## PROBLEM TO SOLVE:
What are the lines below, starting at the line containing "Lian Tanner, Claudia" and ending at the line containing "7 Essential Oil"? Write them out exactly, ends included, without pictures.

## SUPPLIED RECORDS:
== Segment start ==
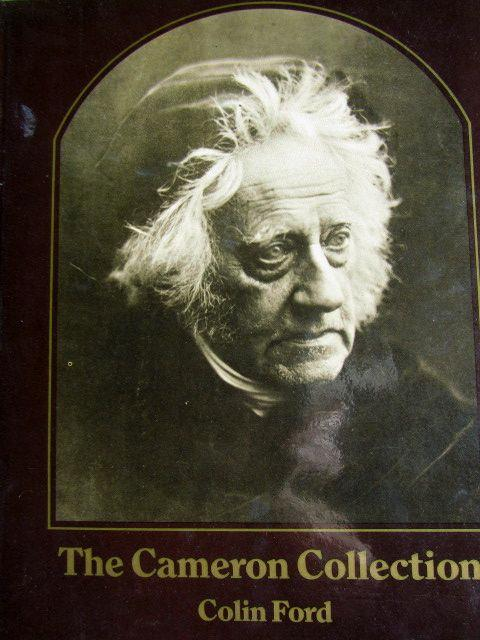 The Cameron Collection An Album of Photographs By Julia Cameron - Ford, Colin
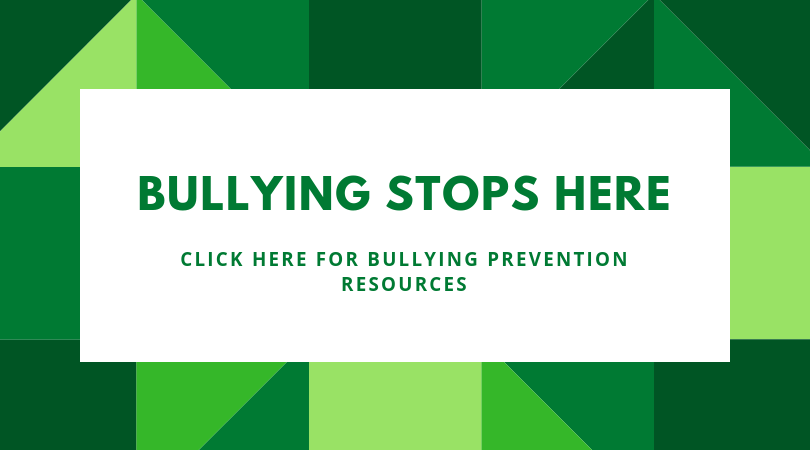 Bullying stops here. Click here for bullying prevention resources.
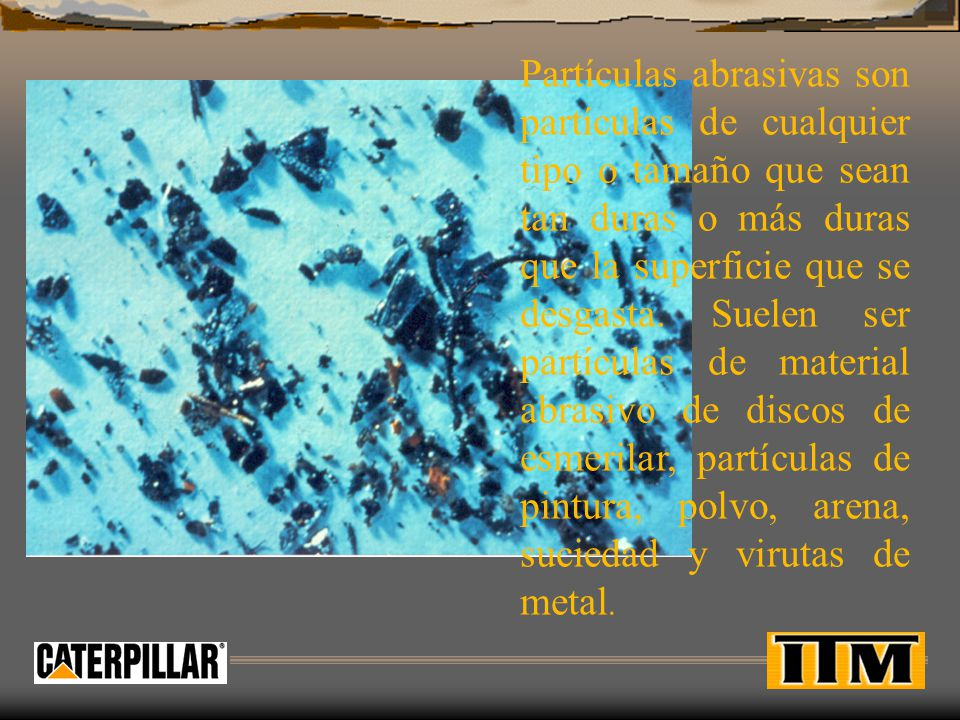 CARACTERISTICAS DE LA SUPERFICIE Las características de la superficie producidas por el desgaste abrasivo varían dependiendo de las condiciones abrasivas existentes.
== Segment end ==
== Segment start ==
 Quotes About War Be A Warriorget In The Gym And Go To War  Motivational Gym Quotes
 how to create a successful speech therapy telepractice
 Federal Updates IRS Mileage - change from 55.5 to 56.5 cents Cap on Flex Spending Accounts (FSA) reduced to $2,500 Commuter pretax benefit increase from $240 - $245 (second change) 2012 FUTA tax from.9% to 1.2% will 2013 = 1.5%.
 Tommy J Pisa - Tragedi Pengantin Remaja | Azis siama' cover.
== Segment end ==
== Segment start ==
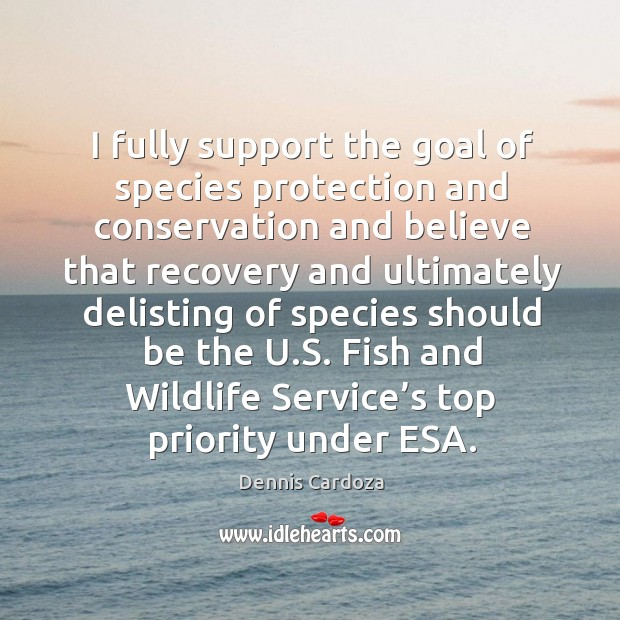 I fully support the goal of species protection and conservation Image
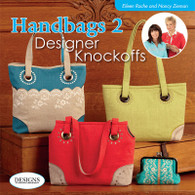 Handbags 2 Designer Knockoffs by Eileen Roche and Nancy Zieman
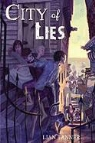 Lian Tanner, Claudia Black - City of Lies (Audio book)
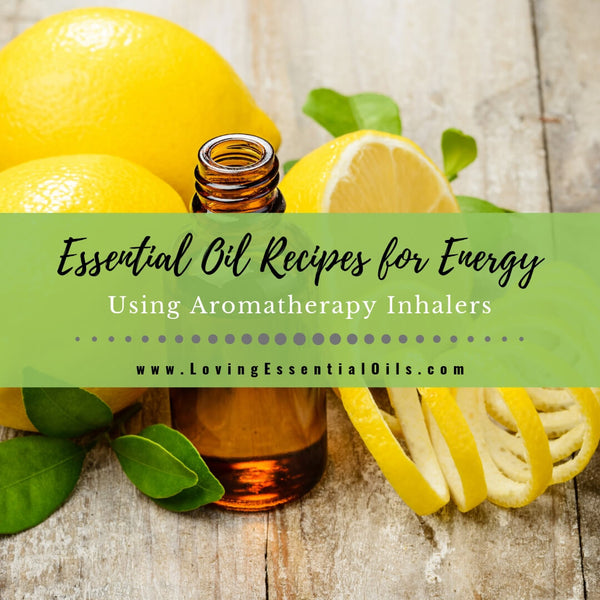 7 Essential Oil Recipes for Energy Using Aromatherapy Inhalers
== Segment end ==
## EXPECTED OUTPUT:
 Lian Tanner, Claudia Black - City of Lies (Audio book)
 7 Essential Oil Recipes for Energy Using Aromatherapy Inhalers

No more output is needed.